# Work instruction A
Reproduce the news briefing passage that opens with the words containing "The development comes" and closes with "apparent business purpose.", changing "shell companies" to "offshore companies".
# Work instruction B
List every country that the news briefing names with a noun, leaving out adjective forms such as "Swiss" or "Turkish."

# Study text

The development comes after prosecutors won a court battle to access Swiss bank records associated with shell companies controlled by Russian businessmen who partnered with Bombardier on the project.
Among the shell companies is Multiserv Overseas, a Bombardier Transportation partner that The Globe discovered in 2016 had no apparent business purpose.
For its part, Bombardier said it was not aware of any new charges and could not comment on the Swiss court proceedings.
Republicans are slamming Trump for his decision to abandon Kurds in Syria
The U.S. President said U.S. troops would step aside for an expected attack by Turkey against Kurdish fighters – a move Republican Senator Lindsey Graham called a “shot in the arm to the bad guys.”
Trump nevertheless offered mixed messaging, saying he would punish the Turkish economy “if they do anything outside of what we would think is humane.”
The Kurds have fought alongside the U.S. for years in an effort to take down the Islamic State. But Turkey views the Kurdish fighters as a threat.

# Supplied entries

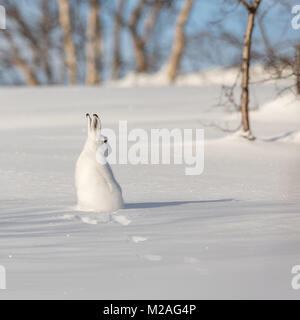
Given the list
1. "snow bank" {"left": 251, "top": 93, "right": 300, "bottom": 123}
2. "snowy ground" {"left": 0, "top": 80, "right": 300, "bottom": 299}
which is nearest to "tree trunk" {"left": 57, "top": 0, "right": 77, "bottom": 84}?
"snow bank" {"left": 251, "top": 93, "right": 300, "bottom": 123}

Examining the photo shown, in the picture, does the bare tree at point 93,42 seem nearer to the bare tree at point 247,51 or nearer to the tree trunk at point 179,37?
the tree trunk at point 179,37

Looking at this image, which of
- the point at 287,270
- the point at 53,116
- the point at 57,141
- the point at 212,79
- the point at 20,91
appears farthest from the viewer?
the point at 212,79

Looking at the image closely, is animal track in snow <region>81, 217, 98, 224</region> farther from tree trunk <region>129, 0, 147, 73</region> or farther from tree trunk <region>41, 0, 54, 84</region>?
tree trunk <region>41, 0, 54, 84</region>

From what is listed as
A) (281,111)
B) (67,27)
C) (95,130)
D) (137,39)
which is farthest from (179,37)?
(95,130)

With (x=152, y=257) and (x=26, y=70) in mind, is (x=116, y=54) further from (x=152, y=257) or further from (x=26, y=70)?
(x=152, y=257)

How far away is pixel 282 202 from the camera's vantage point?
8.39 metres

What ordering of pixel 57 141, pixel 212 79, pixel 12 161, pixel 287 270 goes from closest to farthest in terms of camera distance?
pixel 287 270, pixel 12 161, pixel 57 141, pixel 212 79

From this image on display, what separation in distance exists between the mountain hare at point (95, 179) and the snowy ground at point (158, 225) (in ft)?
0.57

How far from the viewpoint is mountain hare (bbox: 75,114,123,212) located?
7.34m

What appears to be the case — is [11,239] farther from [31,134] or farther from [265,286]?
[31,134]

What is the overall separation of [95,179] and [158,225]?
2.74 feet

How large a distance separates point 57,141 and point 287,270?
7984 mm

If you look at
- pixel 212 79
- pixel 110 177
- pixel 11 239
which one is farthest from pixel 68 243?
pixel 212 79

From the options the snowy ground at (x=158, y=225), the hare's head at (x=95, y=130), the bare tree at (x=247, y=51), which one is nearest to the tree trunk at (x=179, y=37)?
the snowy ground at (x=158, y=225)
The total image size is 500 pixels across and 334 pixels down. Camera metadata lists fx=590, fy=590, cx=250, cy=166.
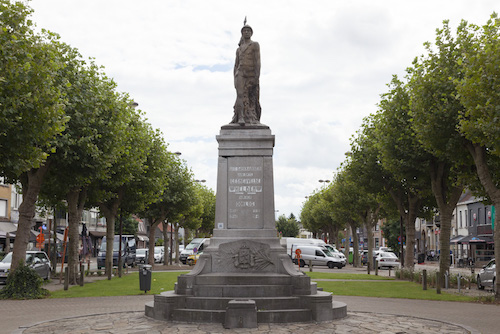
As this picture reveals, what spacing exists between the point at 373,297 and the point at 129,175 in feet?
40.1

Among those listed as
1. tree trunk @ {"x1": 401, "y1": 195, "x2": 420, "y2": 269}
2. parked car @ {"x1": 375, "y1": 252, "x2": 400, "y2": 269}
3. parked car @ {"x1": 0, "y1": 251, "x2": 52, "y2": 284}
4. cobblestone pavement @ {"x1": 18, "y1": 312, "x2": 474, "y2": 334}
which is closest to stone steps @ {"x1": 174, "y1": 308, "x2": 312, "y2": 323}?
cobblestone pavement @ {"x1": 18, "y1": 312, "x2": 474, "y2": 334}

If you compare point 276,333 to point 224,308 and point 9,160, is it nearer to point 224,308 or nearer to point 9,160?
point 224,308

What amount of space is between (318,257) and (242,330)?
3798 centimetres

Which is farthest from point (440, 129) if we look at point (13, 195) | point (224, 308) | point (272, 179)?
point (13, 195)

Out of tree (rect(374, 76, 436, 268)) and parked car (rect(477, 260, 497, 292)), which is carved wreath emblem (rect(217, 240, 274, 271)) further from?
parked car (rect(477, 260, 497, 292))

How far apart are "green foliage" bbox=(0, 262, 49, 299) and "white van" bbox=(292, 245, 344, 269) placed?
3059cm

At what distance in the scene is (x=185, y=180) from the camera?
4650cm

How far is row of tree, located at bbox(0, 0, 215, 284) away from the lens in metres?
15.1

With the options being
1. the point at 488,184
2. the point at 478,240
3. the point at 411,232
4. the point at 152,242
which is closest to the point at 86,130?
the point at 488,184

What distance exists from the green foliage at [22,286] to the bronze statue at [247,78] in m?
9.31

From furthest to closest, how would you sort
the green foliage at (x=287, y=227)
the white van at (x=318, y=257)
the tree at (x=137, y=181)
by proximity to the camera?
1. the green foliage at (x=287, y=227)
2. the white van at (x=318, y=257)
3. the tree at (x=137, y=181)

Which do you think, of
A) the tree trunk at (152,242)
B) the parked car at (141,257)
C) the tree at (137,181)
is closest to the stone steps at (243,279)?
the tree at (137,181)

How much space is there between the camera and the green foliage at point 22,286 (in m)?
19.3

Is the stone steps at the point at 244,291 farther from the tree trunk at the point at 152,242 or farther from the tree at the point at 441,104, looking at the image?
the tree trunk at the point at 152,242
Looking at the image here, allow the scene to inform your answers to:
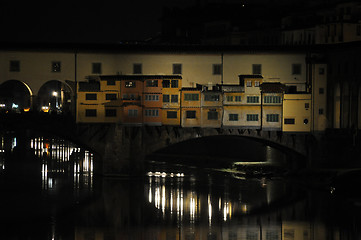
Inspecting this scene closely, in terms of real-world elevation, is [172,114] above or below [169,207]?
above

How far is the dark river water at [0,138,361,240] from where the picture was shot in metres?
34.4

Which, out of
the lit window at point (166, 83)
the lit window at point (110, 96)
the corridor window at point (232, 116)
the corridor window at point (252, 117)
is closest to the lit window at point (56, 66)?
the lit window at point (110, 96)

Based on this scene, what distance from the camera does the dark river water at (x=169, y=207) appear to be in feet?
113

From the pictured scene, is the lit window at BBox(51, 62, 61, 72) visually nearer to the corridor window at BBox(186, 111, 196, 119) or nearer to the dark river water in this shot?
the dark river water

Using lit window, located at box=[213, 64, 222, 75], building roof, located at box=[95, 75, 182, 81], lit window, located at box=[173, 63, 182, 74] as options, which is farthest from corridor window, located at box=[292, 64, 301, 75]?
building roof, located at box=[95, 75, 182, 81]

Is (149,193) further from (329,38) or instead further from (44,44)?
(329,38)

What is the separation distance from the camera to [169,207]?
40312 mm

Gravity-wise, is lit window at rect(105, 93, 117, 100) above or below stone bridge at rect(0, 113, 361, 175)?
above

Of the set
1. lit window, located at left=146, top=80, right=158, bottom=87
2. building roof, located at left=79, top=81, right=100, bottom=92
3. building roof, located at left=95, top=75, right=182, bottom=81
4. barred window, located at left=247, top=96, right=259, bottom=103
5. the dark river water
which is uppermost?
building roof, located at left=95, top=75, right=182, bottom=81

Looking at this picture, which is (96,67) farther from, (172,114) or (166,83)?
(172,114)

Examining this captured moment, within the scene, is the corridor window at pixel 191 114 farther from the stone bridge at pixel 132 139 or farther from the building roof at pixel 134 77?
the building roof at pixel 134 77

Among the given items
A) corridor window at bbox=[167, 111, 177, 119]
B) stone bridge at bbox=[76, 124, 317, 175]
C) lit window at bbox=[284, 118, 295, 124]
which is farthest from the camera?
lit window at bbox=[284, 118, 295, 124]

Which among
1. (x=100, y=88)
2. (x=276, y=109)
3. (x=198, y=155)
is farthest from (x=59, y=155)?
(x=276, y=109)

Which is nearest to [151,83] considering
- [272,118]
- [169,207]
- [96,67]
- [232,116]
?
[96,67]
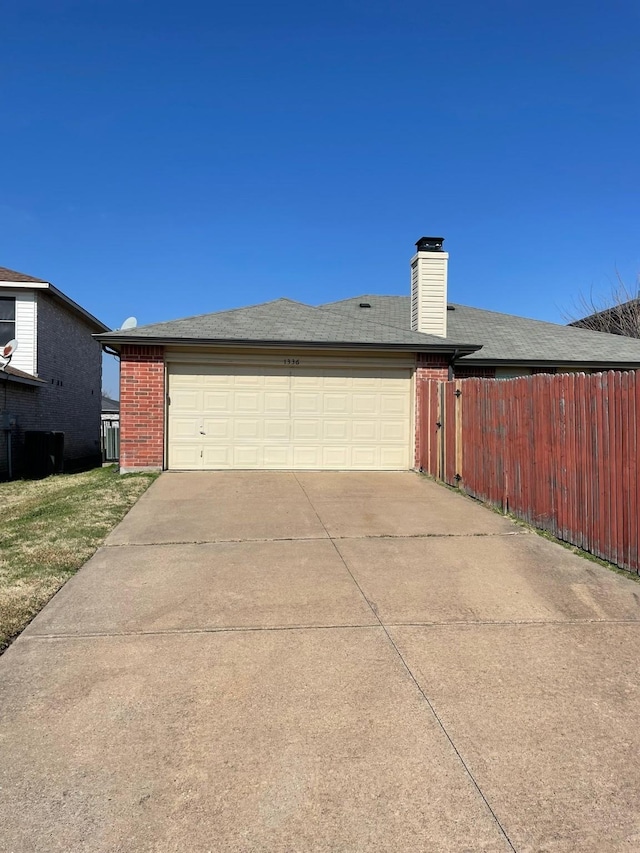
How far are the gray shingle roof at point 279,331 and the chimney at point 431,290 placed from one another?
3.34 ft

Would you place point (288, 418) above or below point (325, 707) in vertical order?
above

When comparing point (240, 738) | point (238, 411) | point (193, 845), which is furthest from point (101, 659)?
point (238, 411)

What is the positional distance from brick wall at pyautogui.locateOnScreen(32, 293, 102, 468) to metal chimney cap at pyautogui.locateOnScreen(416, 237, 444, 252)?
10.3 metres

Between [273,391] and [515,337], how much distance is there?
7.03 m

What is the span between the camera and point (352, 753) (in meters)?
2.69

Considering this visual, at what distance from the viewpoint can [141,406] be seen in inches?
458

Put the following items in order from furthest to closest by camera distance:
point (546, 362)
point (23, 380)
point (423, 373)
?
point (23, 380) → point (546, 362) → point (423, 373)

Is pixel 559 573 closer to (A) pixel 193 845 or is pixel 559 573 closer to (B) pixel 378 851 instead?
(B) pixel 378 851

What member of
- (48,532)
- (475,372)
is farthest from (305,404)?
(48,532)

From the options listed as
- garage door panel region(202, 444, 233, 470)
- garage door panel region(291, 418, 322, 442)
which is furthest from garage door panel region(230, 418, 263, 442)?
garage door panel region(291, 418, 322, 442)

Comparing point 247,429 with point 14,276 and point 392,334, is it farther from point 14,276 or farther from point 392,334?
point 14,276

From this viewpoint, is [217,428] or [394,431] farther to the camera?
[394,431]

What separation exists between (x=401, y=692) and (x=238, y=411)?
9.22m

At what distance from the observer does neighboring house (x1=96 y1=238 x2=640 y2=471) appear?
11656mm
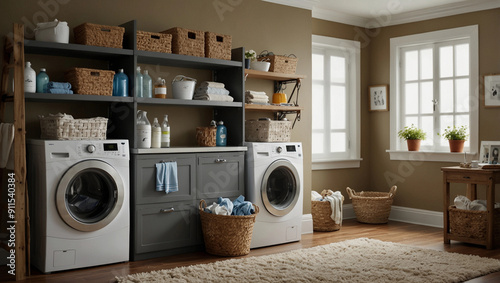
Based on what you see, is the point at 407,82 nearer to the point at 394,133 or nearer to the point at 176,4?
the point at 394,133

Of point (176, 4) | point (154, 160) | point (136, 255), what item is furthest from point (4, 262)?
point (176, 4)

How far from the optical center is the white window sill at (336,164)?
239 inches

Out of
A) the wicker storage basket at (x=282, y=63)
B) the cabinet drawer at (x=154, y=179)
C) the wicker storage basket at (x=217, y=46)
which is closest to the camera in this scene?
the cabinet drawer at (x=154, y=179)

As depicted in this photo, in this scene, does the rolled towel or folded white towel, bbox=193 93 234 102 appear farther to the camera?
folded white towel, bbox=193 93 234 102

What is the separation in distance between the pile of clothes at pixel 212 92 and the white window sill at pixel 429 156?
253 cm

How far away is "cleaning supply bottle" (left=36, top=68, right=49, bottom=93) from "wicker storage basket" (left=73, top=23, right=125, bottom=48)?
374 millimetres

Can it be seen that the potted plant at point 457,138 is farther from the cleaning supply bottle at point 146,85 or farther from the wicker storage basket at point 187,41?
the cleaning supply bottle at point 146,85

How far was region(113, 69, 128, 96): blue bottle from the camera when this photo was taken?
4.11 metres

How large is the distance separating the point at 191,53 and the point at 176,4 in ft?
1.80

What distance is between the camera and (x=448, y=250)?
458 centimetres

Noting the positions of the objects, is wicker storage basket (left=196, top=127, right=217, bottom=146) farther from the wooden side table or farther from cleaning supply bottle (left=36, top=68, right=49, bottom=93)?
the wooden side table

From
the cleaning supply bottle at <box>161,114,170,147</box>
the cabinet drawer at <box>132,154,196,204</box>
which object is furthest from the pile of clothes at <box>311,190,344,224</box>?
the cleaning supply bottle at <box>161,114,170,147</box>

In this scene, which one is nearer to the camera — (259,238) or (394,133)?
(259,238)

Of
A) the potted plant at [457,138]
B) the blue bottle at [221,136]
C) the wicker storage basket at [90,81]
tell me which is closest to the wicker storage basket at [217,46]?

# Task result A
The development comes after prosecutors won a court battle to access Swiss bank records associated with offshore companies controlled by Russian businessmen who partnered with Bombardier on the project.
Among the offshore companies is Multiserv Overseas, a Bombardier Transportation partner that The Globe discovered in 2016 had no apparent business purpose.

# Task result B
Syria, Turkey, the U.S.